Jepang, dari segi fisik geografis jelas kalah jauh dibandingkan kita. Tapi biar bagaimanapun juga Jepang dibangun atas prinsip dan kebudayaan yang mengakar kuat. Sampai sekarang pun saya masih heran karena tak sampai 35% dari para businessman/woman di Jepang yang menggunakan bahasa inggris untuk pengantar komunikasi mereka. Tinggal bagaimana kita saja dengan kerendahan hati untuk mau/sudi belajar dari mereka yang jauh lebih maju. Tidak terkecuali Jepang.
Just my opinion.
saya, sangat terkesan dengan pengalaman mas tadi. terus terang saya sangat termotivasi pada apa yang mas katakan saat mengadakan kuliah umum di kampus saya, STSN. Waktu itu, mas sempat mengatakan bahwa budaya disiplin di jepang sangat menonjol, tidak seperti di negara kita. Ada juga kisah mengenai mahasiswa jepang yang sangat rajin dan belajar dengan keras. Hal ini yang sangat penting untuk kita tiru dan kita contoh. terimakasih. Semangat dan motivasi melalui kisah-kisah keteladanan sangat kami perlukan sebagai masyarakat indonesia ditengah kondisi masyarakat yang seperti ini.
Rasanya kurang relevan membandingkan budaya kita dengan budaya jepang. Kalau mau melihat ke akar konteksnya, bangsa kita merupakan multikultural, kondisi alam yang gema ripah yang membawa kenyamanan (sekaligus keterlenaan), ajaran agama yang mengutamakan akhirat, efek, dominasi dan pembodohan serta adu domba penjajah 350 tahun plus, rezim orba, dan kemiskinan di awal abad 21. Semuanya saling bersimbiosis sehingga mengaburkan kultur bangsa kita yang sebenarnya. Dan satu lagi, apakah budaya jepang tentang konsep Ketuhanan menjadi acuan mereka.
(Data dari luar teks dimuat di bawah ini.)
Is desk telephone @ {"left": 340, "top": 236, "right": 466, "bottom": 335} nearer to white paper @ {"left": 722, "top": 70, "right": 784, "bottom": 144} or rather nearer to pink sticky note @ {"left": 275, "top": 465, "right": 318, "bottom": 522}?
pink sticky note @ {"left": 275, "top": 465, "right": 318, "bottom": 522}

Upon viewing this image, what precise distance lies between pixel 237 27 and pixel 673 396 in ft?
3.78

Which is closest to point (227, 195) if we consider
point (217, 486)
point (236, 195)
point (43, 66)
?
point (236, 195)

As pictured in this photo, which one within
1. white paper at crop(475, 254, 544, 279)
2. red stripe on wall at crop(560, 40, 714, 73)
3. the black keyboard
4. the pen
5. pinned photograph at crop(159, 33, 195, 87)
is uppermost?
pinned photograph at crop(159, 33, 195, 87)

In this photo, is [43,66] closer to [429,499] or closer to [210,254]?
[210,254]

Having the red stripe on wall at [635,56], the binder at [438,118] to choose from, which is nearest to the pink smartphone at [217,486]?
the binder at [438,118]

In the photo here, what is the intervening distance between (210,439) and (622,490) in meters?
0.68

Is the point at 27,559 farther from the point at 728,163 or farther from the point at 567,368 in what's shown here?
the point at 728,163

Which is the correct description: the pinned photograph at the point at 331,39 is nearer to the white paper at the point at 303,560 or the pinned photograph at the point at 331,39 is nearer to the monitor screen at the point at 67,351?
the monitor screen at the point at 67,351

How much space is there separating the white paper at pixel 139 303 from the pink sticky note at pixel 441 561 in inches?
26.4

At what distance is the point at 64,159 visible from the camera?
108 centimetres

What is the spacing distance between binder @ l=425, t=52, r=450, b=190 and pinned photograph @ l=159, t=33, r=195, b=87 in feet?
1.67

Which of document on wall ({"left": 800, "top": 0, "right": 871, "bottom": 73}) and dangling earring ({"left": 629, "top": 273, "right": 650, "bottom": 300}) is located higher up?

Karena sepengetahuan saya, jikalau suatu budaya tidak mengerti tentang konsep Ketuhanan, maka acuan budaya tersebut adalah konsep humanisme yang akan menjadi jalan hidup yang dipegang oleh masyarakatnya. Dan budaya seperti ini tentu telah terbentuk dalam waktu yang lama.
Hal yang sangat menarik untuk ditiru oleh bangsa kita…
secara pribadi, saya merasa heran juga pada bangsa indonesia ini. ingat carutmarut gaya indonesia mampu mengalahkan kekacauan negara berkembang manapun.
maunya apa, keinginannya apa?. padahal seandainya kita mau menyikapi hal yang sifatnya umum tentu kita mengerti, tapi bila kita menyikapinya disisi yang lain (bersifat pribadi) tentu kita tidak akan tahu jawabnya, karna hanya pribadi masing-masing yang dapat mengerti.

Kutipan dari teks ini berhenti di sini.